With non-locking all the output buffers except Vout:
302 items --> GPU: 5567ms / CPU: 1471ms
Non-locking all the output buffers:
302 items --> GPU: 5346ms / CPU: 757ms
In this case I noticed a couple of things: 1) if I add .finish() at the end the performance gets a bit worse (why?) 2) if I plot Vout the plot is a bit messed up but only if I run on GPU (why?). In general I'd be glad if you could point me to resources where I can learn more about what locking exactly does/means (I have an idea but I'd like to understand better).
Non-locking all + changing the arrays in the kernel to float4:
302 items --> GPU: 4801ms / CPU: 673ms
Next thing I am gonna do is move the loop in the kernel and have all the results stored along the way as an output for plotting (maybe optionally populated via another parameter) and I hope to get closer to the awesome results @notz reported (< 100ms on my crappy GPU I'd be happy). I'll post back here (maybe tomorrow) results.

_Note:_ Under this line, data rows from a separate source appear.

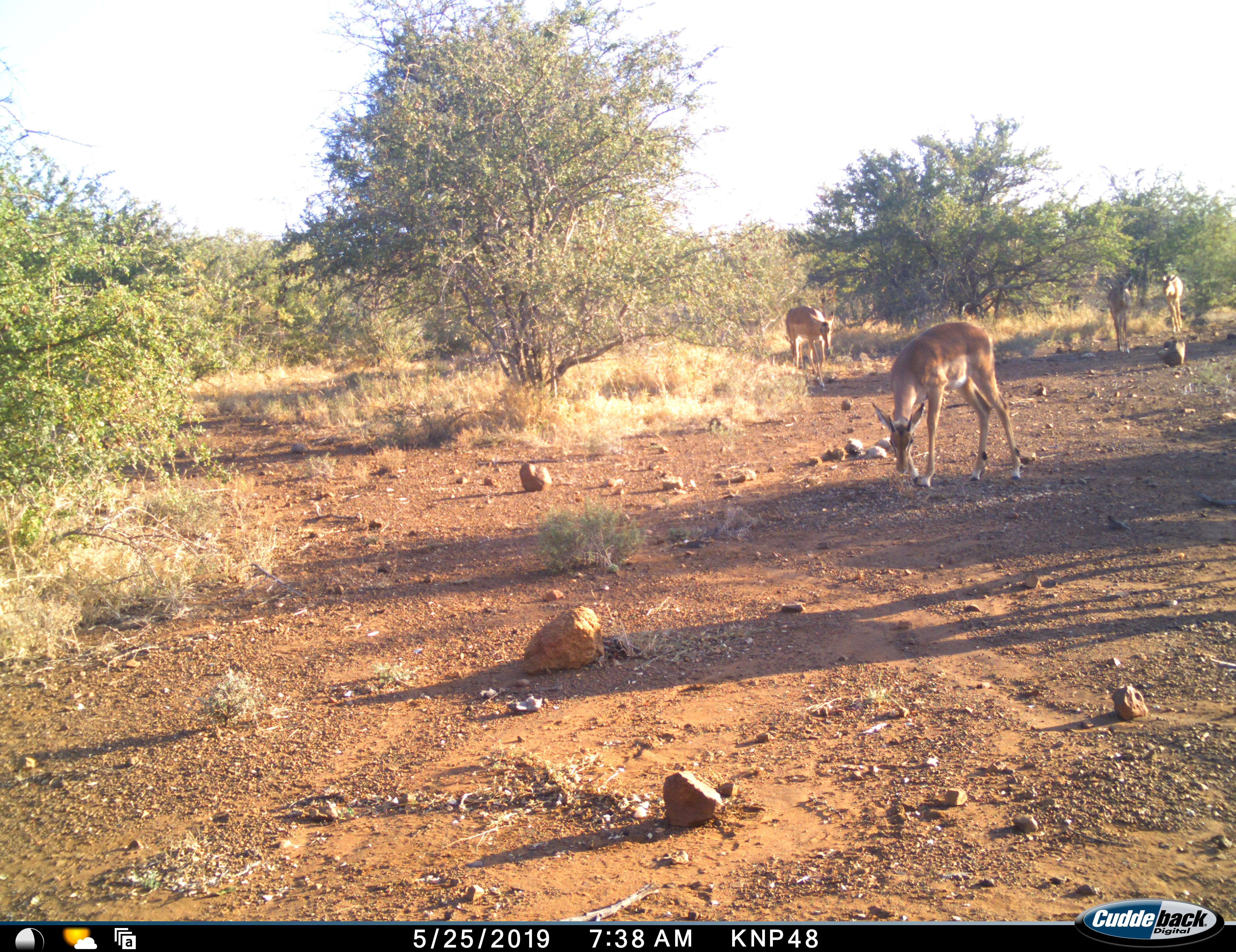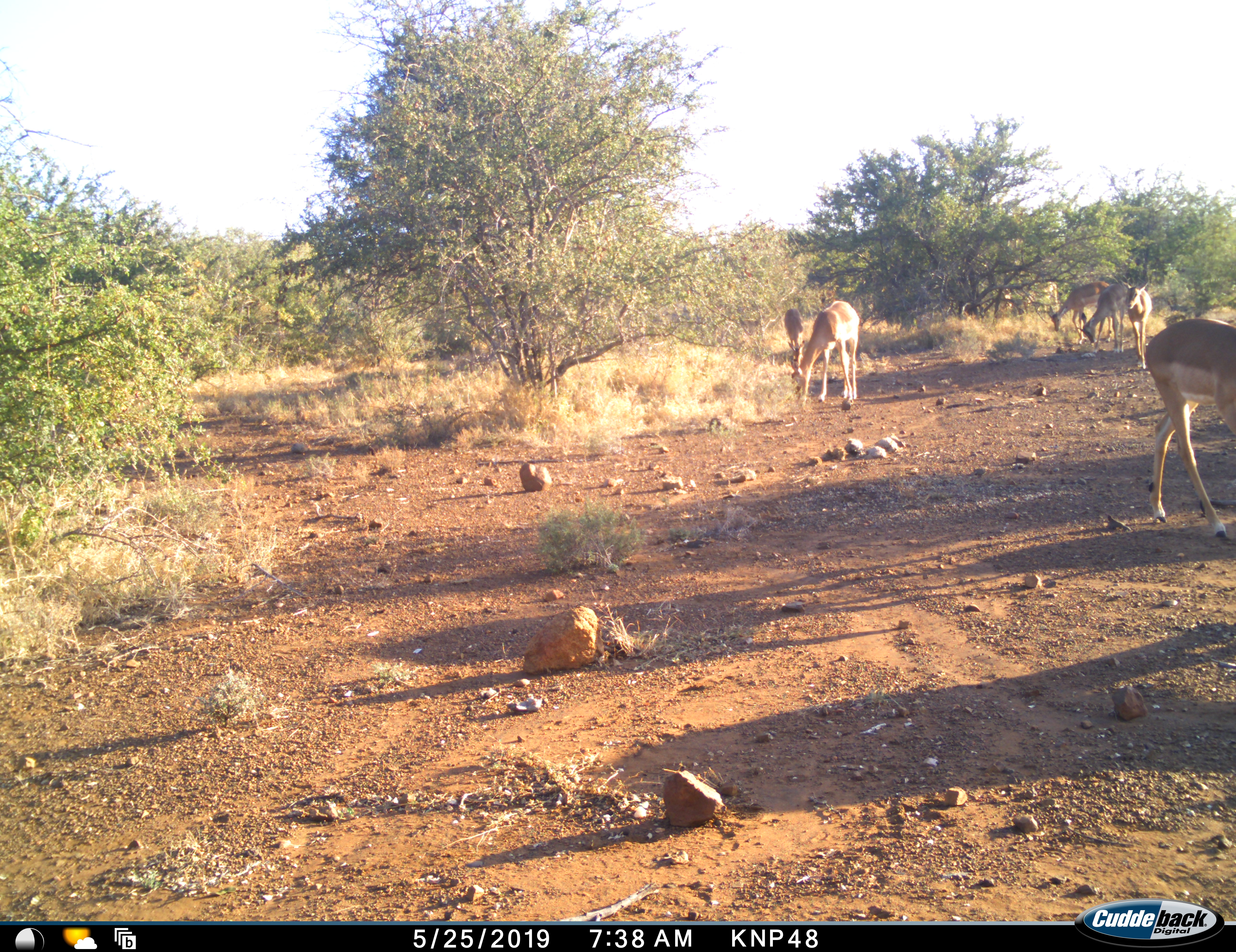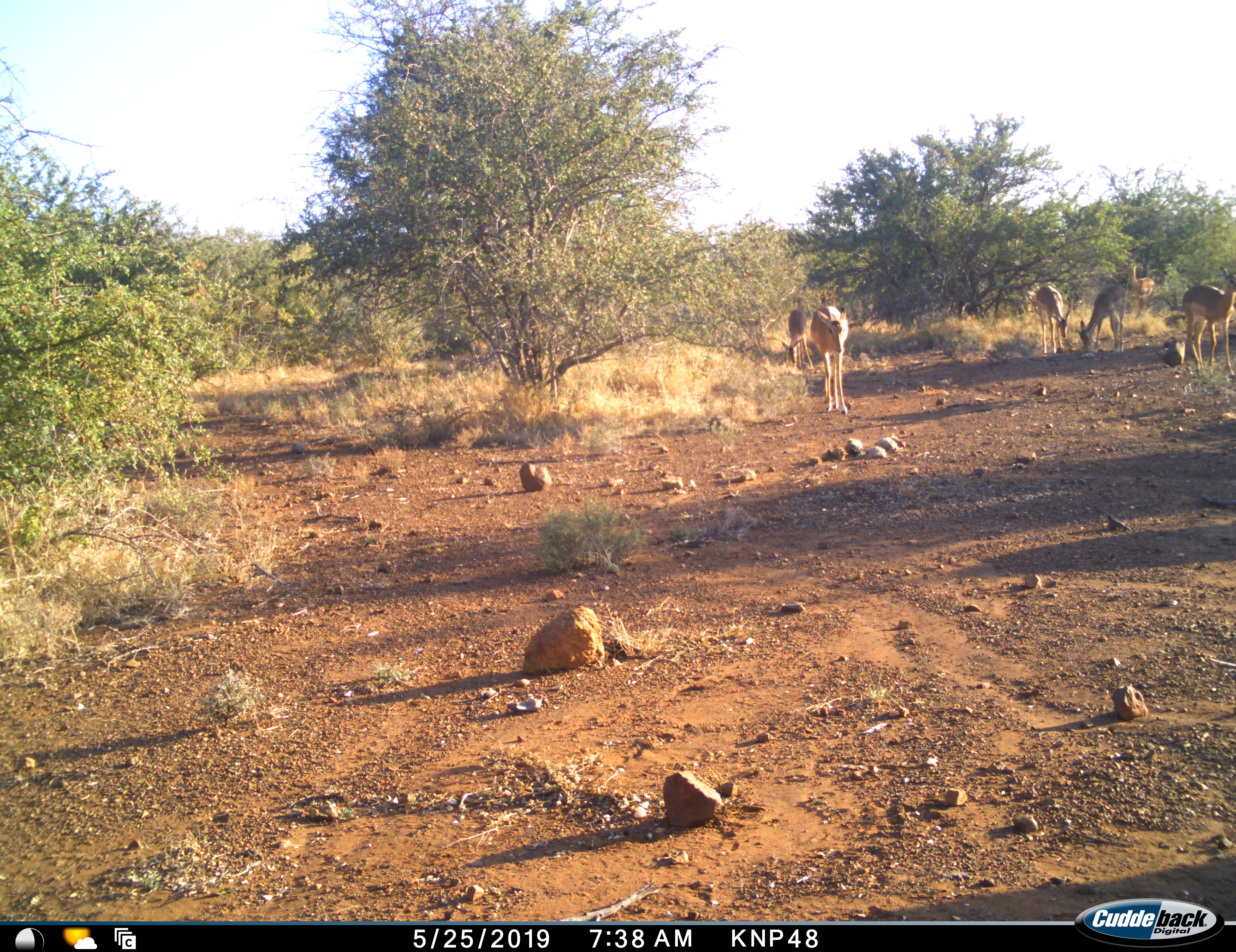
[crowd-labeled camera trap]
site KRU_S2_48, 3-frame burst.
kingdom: Animalia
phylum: Chordata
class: Mammalia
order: Artiodactyla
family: Bovidae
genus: Aepyceros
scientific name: Aepyceros melampus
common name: impala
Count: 7.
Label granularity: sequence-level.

The only thing I am not too sure about at this point is how I am going to return "the results" since that means returning 2-dimensional float arrays because I need to know the values for each item at each point of the computation (in order to do any plotting), so I am back to a problem already discussed on this forum [http://forum.jogamp.org/Passing-array-of-arrays-to-OpenCL-via-JOCL-tp2922911p2922911.html
], and I seem to understand I cannot just return a float** and this time I cannot flatten it out as I did for the inputs because I do not know how many time step the computation is gonna simulate (that's gonna be a parameter too). Ideas?
Thanks again for the awesome help, you guys rock.